Тот вернулся в Бононию и там осел, в надежде, что Децим себя погубит. Пусть Октавиан и не полководец, но в политике и в борьбе за власть он кое-что понимал. Если Децим не будет разбит, тогда Октавиану не выкарабкаться, слишком многое в ситуации против него. Антоний, соединившись с Вентидием, без труда привлечет на свою сторону Планка и Лепида, и в этом случае Децим запросто может счесть за лучшее войти с ним в соглашение. После чего вся эта свора накинется на Октавиана и уничтожит его, порвет на куски. Можно было лишь надеяться, что гордость и близорукость не позволят Дециму понять, что отказ присоединиться к Антонию означает его конец.
Как только Марк Эмилий Лепид получил дерзкое письмо Цицерона с советом ни во что не соваться и заниматься делами своей провинции, он со всеми легионами подошел к западному берегу реки Родан, границы Нарбонской Галлии. Что бы ни происходило в Риме и в Италийской Галлии, он хотел занять позицию, которая позволяла бы ему продемонстрировать выскочкам вроде Цицерона, что и наместники провинций могут влиять на ход гражданской войны. В конце концов, это сенат Цицерона объявил Марка Антония врагом, а не сенат Лепида.
Луций Мунаций Планк в Дальней Галлии еще не решил, чей сенат он будет поддерживать, но внезапно вспыхнувшая гражданская война дала ему повод собрать все свои десять легионов и двинуть их к тому же Родану. Подойдя к Аравсиону, он остановился, и его разведчики доложили, что Лепид с шестью легионами стоит милях в сорока от него.

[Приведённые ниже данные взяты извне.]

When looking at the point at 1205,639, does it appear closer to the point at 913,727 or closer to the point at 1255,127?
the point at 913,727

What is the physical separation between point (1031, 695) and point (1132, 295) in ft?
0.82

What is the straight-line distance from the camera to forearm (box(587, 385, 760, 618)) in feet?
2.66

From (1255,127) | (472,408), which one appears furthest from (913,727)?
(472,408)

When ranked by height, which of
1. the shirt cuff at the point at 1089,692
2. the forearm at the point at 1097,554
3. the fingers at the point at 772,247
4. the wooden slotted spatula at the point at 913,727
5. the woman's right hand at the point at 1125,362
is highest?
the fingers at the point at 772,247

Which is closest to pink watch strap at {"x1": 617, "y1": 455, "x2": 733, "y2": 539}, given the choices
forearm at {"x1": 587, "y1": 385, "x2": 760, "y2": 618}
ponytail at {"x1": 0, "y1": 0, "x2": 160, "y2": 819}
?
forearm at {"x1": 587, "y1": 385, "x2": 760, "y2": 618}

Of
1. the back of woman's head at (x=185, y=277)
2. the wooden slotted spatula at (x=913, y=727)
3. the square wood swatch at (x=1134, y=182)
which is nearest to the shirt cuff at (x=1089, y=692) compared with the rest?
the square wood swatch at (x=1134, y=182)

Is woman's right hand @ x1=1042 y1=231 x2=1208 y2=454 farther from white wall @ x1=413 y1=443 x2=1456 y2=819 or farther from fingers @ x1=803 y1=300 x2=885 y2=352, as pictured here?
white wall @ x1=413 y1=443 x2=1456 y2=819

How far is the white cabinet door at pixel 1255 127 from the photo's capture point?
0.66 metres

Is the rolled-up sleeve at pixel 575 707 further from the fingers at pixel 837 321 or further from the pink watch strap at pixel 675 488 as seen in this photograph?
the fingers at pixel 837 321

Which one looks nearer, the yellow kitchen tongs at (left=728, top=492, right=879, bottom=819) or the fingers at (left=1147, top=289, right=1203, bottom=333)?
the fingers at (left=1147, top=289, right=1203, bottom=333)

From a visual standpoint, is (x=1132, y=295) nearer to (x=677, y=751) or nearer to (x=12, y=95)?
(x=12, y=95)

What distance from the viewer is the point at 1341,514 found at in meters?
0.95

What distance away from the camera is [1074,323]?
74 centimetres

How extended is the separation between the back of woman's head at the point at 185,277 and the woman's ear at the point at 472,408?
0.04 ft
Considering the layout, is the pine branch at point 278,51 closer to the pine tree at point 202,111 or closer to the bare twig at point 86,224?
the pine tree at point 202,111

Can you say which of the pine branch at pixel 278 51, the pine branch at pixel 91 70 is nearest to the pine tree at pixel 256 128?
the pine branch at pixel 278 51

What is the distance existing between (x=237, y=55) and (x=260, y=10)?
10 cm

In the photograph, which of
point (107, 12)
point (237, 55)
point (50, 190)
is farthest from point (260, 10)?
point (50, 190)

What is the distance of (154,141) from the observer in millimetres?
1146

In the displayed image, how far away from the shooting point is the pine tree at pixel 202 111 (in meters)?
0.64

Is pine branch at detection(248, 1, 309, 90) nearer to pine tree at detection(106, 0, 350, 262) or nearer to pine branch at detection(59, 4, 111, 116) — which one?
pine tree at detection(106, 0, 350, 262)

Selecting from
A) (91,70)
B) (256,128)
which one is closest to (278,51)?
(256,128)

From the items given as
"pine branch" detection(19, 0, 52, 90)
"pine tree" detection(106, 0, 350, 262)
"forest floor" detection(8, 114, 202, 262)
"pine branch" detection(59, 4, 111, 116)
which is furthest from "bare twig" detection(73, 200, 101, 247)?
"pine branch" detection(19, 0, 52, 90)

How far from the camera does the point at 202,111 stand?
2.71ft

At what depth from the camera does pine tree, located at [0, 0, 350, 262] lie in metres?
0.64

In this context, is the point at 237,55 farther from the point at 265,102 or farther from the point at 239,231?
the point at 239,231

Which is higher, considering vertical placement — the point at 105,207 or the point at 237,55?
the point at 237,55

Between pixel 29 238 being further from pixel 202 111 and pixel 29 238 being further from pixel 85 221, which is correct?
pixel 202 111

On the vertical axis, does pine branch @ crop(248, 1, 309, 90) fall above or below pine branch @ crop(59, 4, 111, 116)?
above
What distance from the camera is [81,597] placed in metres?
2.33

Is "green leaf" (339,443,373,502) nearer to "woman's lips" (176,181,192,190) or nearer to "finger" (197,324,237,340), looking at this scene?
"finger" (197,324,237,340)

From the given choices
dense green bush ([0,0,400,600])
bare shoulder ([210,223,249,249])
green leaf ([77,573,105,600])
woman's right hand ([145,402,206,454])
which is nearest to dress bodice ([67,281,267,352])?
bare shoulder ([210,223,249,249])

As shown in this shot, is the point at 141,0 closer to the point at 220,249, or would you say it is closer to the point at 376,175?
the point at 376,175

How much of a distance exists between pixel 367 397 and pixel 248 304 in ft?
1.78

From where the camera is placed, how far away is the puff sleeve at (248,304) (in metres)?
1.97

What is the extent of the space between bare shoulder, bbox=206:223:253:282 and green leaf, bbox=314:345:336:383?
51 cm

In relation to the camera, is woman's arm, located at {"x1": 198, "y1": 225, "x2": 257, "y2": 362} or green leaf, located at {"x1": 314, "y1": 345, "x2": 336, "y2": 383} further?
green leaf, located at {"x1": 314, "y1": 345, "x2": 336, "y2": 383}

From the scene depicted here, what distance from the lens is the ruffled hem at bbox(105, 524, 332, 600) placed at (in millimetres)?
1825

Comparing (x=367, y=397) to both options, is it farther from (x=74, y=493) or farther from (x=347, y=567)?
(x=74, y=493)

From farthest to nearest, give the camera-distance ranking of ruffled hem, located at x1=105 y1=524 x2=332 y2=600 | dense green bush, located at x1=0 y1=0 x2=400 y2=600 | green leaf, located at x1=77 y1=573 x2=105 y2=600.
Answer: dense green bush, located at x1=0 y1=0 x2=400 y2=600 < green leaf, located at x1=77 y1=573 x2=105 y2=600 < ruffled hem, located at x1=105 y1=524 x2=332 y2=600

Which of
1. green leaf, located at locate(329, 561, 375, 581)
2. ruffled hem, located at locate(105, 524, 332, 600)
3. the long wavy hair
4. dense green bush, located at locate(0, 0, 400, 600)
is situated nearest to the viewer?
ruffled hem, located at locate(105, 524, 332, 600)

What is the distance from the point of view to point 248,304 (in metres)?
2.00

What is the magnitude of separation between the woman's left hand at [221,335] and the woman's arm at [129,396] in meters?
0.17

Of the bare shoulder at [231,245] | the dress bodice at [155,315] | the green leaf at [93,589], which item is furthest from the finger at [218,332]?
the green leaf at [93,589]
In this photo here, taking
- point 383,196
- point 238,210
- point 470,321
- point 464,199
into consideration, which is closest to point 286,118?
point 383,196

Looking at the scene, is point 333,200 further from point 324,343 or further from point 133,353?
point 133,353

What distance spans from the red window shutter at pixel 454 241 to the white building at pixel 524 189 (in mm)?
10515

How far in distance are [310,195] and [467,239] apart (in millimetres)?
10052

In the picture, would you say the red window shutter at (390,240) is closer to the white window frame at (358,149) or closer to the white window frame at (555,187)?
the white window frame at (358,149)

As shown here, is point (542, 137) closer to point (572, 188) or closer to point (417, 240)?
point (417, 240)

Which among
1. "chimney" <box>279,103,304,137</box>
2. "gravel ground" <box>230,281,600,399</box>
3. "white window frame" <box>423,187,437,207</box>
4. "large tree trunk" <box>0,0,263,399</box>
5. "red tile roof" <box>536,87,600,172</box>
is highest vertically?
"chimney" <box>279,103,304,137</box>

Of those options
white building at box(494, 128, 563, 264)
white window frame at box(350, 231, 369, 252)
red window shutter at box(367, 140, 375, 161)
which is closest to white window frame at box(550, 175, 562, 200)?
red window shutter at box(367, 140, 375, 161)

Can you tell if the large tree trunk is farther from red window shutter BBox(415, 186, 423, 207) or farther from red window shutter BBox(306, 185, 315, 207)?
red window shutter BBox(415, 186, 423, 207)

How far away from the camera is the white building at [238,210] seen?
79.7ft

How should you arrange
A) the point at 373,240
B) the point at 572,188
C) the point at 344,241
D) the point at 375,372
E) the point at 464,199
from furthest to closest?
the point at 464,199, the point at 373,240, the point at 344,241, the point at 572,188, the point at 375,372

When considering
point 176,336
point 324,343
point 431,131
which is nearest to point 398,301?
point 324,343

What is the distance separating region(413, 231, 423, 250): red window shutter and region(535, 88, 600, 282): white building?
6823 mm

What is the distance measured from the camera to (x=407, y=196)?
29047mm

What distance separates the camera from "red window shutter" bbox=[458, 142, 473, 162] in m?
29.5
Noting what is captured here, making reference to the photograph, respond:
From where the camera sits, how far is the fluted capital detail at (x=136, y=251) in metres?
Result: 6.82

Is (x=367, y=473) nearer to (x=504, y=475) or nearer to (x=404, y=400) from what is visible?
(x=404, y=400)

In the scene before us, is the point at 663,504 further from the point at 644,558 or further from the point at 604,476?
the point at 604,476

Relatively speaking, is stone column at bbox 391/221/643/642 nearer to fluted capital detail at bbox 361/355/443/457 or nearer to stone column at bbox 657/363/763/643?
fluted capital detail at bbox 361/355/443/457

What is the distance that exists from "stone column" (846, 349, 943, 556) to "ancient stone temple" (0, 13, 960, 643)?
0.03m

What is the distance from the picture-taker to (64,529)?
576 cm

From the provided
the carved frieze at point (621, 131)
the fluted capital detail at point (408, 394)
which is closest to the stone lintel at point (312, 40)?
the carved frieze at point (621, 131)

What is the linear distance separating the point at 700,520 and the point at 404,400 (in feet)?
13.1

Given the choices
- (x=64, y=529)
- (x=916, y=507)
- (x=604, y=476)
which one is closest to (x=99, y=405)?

Лепид послал Планку дружеское письмо, в котором фактически предлагал присоединиться к нему.
Хотя осторожный Планк и знал, что Антоний потерпел поражение под Мутиной, ему ничего не было известно ни о Вентидии, идущем к нему на помощь, ни об отказе Октавиана сотрудничать с Децимом Брутом. Проигнорировав дружеское предложение, он отошел на север и стал ждать.
Тем временем Антоний, достигнув Дертоны, пошел от нее по дороге Эмилия Скавра к берегу Тусканского моря и возле Генуи встретил Вентидия с тремя пиценскими легионами. Они обманули Децима Брута, направив его по Домициевой дороге в Дальнюю Галлию, а сами двинулись вдоль берега. Хитрость сработала. Децим пересек Плаценцию и перевалил через Альпы, оказавшись намного севернее Антония и Вентидия.
А те пошли по прибрежной дороге и остановились в Форуме Юлия, одной из новых колоний Цезаря, где тот селил отслуживших свое ветеранов. Лепид, покинув реку Родан, разбил временный лагерь на берегу местной речушки. Находясь в непосредственном соседстве друг с другом, обе армии стали брататься – не без помощи двух легатов Антония. Десятый легион Лепида был набран из солдат, которых когда-то в Кампании Антоний подстрекал к мятежу. Они симпатизировали ему, и Антоний чувствовал себя в Форуме Юлия очень вольготно. Лепид смирился с неизбежным, и две армии слились в одну.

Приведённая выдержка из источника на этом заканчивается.